A proposito di DeLorean: «Doc, hai costruito una macchina del tempo con una DeLorean?». «Se devo scegliere una macchina, perché non scegliere una bella macchina?». La DeLorean, che oggi è un’auto mitologica, in realtà fu un flop commerciale, aveva scarse prestazioni, l’azienda fallì poco dopo che John DeLorean fu arrestato per traffico internazionale di stupefacenti. All’epoca ne furono vendute solo seimila. In compenso oggi è in produzione una replica (elettrica) della DeLorean DMC che costerà 250mila dollari.

Tutto ciò che è entrato in Ritorno al futuro è diventato mitico, come la canzone The power of love, degli Huey Lewis and the News. Che consegnarono a Zemeckis una canzone d’amore perché Huey Lewis non sapeva cosa scrivere sui viaggi nel tempo. In realtà fu perfetta, perché Ritorno al futuro è anche una storia d’amore (e fu difficile all’epoca far passare l’idea della mamma che si innamorava del figlio, pur non sapendolo).

Da anni si vocifera di un remake di Ritorno al futuro, ma sia Spielberg che Zemeckis sono stati chiari: no.

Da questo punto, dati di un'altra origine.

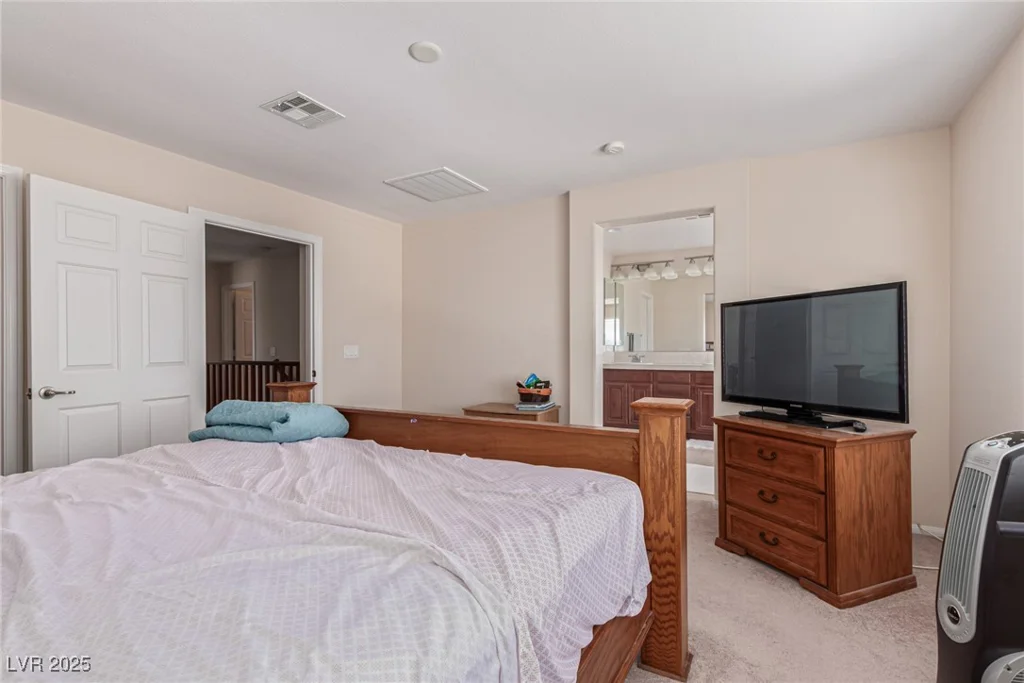 9221 Thunder Falls, Las Vegas, NV 89149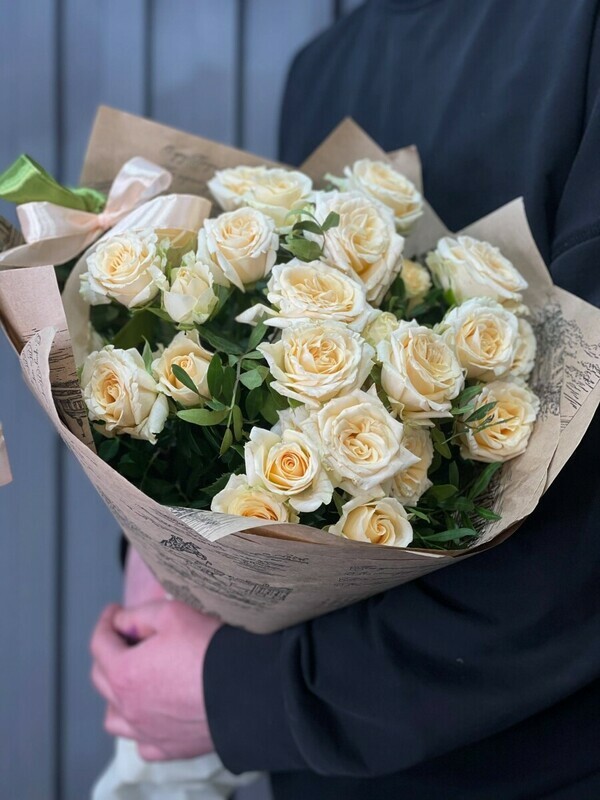 букет из кустовой розы , стандартный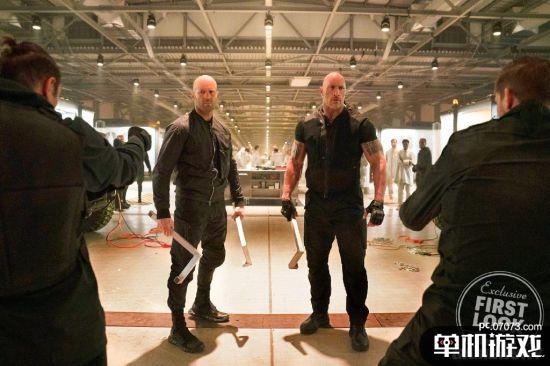 《速度与激情》外传《霍伯斯与肖》新剧照曝光 巨石强森、杰森·斯坦森光头瞩目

E hanno ragione: non puoi fare il remake di un film così leggendario e che ancora è impeccabile, non risente minimamente dei suoi quarant’anni (come tutti i film dove c’è dietro Spielberg direi). Anche allo sceneggiatore Bob Gale viene chiesto continuamente di un remake, ha sempre risposto gentilmente che non se ne parlava, ma ultimamente ha perso la pazienza rispondendo un chiaro e lapidario: «Fuck you!».